STATED GOAL A: Return the Form 8-K cover page below word for word, in full.

EXTRACT PROVIDED:
UNITED STATES

SECURITIES AND EXCHANGE COMMISSION

Washington, D.C. 20549

 

 

 

FORM 8-K

 

CURRENT REPORT

 

Pursuant to Section 13 or 15(d) of the

Securities Exchange Act of 1934

 

Date of Report (Date of earliest event reported): May 5, 2017

 

SNAP INTERACTIVE, INC.
(Exact name of registrant as specified in its charter)

 

Delaware   000-52176   20-3191847
(State or other jurisdiction of   (Commission File Number)   (IRS Employer
incorporation)       Identification No.)

 

122 East 42nd Street,

New York, NY

  10168
(Address of principal executive offices)   (Zip Code)

 

Registrant’s telephone number, including area code: (212) 594-5050

 

(Former name or former address, if changed since last report)

Not Applicable

 

 

 

Check the appropriate box below if the Form 8-K filing is intended to simultaneously satisfy the filing obligation of the registrant under any of the following provisions (see General Instruction A.2. below):

 

Written communications pursuant to Rule 425 under the Securities Act (17 CFR 230.425)

 

Soliciting material pursuant to Rule 14a-12 under the Exchange Act (17 CFR 240.14a-12)

STATED GOAL B: Retype the stretch of the entries below from the line containing "At what distance from" through the last line of the entries.

RECORD LIST:
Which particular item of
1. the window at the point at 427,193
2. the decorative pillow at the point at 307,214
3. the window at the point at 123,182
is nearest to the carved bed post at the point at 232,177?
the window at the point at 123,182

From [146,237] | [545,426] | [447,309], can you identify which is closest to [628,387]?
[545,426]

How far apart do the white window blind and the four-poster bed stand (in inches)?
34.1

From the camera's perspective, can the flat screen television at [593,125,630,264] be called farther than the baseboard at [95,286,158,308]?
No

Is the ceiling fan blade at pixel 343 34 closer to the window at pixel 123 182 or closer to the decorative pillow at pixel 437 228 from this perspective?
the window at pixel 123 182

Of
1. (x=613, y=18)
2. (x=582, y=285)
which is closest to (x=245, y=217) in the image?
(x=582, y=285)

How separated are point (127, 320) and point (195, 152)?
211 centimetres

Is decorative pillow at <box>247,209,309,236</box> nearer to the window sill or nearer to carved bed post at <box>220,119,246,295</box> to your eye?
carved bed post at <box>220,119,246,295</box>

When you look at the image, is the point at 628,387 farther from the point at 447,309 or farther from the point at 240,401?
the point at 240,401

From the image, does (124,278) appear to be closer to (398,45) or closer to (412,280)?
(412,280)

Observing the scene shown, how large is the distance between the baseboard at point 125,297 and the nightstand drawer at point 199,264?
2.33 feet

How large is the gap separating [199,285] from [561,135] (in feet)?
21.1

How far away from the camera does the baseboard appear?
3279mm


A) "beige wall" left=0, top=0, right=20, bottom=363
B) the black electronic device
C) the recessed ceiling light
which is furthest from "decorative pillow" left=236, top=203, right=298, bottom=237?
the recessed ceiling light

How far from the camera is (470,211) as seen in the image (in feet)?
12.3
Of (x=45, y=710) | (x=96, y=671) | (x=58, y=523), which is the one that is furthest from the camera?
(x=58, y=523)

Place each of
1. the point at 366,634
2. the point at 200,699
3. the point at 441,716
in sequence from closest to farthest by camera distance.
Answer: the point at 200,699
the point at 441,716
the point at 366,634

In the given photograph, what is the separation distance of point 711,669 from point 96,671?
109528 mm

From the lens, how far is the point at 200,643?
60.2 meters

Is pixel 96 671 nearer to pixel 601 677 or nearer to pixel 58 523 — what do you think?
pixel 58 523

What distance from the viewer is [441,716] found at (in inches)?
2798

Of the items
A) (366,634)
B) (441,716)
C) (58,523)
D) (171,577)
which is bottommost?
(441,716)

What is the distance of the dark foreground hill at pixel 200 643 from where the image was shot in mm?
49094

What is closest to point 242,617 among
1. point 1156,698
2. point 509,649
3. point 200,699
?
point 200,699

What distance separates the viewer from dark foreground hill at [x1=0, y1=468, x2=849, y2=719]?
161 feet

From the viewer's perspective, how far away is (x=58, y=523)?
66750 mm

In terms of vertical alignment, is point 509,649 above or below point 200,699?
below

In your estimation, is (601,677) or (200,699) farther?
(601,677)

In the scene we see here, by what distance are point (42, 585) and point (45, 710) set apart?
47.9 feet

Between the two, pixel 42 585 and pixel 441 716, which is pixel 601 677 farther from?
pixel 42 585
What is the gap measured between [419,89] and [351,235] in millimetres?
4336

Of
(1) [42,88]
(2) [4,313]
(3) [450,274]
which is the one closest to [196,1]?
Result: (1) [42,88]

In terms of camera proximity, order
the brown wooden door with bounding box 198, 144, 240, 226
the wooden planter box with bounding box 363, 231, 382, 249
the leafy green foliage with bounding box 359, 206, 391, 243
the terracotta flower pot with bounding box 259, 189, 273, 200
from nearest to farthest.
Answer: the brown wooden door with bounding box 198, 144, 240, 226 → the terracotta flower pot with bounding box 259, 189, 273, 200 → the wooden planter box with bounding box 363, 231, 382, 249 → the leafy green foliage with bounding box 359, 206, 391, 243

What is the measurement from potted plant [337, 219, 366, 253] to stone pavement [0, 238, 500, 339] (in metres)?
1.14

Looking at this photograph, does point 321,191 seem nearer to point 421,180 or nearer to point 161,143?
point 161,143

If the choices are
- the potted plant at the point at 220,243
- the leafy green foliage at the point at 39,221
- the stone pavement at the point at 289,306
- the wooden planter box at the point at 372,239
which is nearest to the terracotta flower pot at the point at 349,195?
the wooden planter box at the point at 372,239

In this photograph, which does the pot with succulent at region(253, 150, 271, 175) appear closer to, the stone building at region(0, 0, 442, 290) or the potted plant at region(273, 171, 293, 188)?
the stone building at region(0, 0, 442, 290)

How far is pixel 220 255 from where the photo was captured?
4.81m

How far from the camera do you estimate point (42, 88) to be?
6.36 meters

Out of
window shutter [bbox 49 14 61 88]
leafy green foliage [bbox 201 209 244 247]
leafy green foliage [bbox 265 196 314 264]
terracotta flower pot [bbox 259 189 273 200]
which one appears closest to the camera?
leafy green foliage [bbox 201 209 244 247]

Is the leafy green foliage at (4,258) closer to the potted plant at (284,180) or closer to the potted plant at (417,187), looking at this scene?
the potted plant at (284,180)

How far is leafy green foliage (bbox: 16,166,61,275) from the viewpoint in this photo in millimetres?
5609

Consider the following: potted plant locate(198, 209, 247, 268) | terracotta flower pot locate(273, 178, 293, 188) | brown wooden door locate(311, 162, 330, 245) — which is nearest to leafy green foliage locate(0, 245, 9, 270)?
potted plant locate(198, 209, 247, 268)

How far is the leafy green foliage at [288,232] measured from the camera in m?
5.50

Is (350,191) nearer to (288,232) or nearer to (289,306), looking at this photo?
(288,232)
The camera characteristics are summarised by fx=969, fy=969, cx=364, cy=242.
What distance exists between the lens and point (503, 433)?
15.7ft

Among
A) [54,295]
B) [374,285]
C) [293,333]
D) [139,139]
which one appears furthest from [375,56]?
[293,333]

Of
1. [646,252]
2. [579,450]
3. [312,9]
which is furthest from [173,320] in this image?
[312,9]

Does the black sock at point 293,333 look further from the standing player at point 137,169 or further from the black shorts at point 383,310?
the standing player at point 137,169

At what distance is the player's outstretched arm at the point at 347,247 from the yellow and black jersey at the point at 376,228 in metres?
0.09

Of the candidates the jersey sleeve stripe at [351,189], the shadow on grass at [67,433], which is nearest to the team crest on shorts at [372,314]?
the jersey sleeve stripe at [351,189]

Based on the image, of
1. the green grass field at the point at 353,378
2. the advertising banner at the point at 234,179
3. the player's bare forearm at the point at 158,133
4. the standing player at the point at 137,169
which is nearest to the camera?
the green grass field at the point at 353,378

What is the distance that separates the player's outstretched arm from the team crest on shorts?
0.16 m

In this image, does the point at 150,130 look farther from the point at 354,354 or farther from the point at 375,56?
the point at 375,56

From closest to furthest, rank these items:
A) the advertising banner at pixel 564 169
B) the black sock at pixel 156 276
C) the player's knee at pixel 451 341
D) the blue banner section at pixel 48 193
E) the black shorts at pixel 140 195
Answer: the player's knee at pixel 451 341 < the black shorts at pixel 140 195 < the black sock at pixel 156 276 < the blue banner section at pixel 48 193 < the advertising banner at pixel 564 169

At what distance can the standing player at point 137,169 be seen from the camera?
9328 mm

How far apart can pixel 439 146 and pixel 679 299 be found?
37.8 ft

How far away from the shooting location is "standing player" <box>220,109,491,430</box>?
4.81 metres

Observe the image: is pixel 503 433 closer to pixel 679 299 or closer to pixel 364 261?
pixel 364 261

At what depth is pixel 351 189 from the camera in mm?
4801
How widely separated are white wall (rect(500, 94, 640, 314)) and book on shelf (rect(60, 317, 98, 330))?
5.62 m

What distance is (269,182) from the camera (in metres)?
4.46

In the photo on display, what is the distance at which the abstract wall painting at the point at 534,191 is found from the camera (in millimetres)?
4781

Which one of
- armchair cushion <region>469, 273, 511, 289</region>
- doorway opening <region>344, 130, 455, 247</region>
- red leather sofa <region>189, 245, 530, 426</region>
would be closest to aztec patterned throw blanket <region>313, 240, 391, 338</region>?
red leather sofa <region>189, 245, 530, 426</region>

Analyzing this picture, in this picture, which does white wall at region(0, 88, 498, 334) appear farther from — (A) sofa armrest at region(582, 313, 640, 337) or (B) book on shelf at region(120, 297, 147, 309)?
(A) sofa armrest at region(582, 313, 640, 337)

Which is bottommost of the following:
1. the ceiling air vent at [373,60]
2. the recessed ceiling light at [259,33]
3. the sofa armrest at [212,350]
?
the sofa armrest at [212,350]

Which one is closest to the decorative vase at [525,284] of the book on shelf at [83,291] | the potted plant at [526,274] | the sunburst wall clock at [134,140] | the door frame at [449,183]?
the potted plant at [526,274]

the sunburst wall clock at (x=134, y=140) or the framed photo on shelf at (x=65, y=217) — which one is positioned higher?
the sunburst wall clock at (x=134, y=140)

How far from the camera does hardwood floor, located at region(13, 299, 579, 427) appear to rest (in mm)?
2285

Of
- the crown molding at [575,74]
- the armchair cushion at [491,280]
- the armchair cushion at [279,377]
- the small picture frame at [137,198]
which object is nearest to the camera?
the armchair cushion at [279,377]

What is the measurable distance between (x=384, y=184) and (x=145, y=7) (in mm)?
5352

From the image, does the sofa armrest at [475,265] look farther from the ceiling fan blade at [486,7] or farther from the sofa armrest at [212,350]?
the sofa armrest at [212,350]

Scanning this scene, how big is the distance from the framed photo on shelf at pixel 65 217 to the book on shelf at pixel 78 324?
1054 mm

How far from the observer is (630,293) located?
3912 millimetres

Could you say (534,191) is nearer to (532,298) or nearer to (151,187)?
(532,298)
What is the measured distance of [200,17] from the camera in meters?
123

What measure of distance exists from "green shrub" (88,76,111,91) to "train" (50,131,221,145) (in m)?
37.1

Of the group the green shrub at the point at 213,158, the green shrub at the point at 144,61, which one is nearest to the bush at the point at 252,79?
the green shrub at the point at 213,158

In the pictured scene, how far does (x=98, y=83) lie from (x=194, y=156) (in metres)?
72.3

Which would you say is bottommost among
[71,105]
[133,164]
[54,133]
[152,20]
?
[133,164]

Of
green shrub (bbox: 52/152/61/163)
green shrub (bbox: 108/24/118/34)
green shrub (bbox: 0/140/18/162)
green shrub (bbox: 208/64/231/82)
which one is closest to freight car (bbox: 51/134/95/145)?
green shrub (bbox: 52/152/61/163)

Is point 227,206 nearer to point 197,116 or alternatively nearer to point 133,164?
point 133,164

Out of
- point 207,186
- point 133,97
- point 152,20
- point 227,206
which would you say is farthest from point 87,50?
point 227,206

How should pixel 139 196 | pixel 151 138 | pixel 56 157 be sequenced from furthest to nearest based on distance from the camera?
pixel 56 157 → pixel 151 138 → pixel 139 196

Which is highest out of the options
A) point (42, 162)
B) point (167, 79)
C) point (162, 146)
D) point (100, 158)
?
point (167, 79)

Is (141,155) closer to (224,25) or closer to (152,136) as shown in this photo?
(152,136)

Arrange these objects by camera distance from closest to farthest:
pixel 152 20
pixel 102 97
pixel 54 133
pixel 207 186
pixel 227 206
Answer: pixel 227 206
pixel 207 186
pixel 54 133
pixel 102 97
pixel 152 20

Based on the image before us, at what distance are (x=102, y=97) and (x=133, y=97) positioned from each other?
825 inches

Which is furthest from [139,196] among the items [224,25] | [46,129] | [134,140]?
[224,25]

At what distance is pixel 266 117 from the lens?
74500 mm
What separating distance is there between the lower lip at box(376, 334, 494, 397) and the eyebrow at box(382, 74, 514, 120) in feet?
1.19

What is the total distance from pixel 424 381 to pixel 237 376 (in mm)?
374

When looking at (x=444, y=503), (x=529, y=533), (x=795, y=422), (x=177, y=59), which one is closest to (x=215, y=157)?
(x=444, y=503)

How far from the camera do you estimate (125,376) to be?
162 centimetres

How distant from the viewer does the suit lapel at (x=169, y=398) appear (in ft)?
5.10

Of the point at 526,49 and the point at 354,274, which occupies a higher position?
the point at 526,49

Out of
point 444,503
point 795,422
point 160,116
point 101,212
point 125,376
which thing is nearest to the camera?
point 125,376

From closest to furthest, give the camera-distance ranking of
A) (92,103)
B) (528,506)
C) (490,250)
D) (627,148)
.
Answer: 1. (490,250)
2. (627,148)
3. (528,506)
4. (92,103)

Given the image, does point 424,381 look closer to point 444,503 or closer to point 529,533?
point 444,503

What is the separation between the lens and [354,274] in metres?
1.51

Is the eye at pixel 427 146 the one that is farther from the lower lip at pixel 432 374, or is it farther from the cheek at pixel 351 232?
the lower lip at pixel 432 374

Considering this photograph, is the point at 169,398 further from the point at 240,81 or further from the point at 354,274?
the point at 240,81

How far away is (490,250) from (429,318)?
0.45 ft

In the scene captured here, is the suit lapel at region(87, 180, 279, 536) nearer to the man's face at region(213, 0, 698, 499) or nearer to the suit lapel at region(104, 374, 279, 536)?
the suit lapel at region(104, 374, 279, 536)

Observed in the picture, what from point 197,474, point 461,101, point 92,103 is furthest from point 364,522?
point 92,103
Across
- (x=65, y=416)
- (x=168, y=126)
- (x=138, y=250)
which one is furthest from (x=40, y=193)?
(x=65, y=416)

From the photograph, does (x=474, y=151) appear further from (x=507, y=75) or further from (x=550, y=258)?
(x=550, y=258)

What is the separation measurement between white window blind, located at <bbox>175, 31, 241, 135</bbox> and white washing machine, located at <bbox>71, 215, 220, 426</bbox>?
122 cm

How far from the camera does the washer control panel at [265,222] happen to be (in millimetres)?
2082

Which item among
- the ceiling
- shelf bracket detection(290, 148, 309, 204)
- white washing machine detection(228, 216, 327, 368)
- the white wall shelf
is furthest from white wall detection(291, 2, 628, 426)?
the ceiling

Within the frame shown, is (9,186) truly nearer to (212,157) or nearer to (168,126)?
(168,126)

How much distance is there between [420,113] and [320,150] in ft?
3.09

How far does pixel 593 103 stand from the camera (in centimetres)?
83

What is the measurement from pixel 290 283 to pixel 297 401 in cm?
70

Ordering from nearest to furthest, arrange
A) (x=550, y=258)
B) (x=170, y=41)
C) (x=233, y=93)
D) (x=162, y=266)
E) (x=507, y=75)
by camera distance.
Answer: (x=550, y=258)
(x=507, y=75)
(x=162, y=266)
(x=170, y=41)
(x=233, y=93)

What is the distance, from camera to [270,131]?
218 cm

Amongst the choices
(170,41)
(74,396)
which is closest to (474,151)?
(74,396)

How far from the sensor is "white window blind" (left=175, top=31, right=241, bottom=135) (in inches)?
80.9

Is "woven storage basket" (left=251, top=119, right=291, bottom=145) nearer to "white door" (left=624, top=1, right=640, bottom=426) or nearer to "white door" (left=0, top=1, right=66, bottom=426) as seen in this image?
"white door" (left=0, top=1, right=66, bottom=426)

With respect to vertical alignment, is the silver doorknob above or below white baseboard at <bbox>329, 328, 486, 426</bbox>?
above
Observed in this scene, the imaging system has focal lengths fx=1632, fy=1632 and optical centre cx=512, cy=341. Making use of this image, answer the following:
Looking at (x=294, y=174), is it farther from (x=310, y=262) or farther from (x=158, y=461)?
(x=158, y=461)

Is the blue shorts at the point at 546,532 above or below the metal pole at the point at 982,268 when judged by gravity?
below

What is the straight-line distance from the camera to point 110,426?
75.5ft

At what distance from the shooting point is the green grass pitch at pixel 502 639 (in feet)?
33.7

ANSWER A:
UNITED STATES

SECURITIES AND EXCHANGE COMMISSION

Washington, D.C. 20549

 

 

 

FORM 8-K

 

CURRENT REPORT

 

Pursuant to Section 13 or 15(d) of the

Securities Exchange Act of 1934

 

Date of Report (Date of earliest event reported): May 5, 2017

 

SNAP INTERACTIVE, INC.
(Exact name of registrant as specified in its charter)

 

Delaware   000-52176   20-3191847
(State or other jurisdiction of   (Commission File Number)   (IRS Employer
incorporation)       Identification No.)

 

122 East 42nd Street,

New York, NY

  10168
(Address of principal executive offices)   (Zip Code)

 

Registrant’s telephone number, including area code: (212) 594-5050

 

(Former name or former address, if changed since last report)

Not Applicable

 

 

 

Check the appropriate box below if the Form 8-K filing is intended to simultaneously satisfy the filing obligation of the registrant under any of the following provisions (see General Instruction A.2. below):

 

Written communications pursuant to Rule 425 under the Securities Act (17 CFR 230.425)

 

Soliciting material pursuant to Rule 14a-12 under the Exchange Act (17 CFR 240.14a-12)

ANSWER B:
At what distance from the shooting point is the green grass pitch at pixel 502 639 (in feet)?
33.7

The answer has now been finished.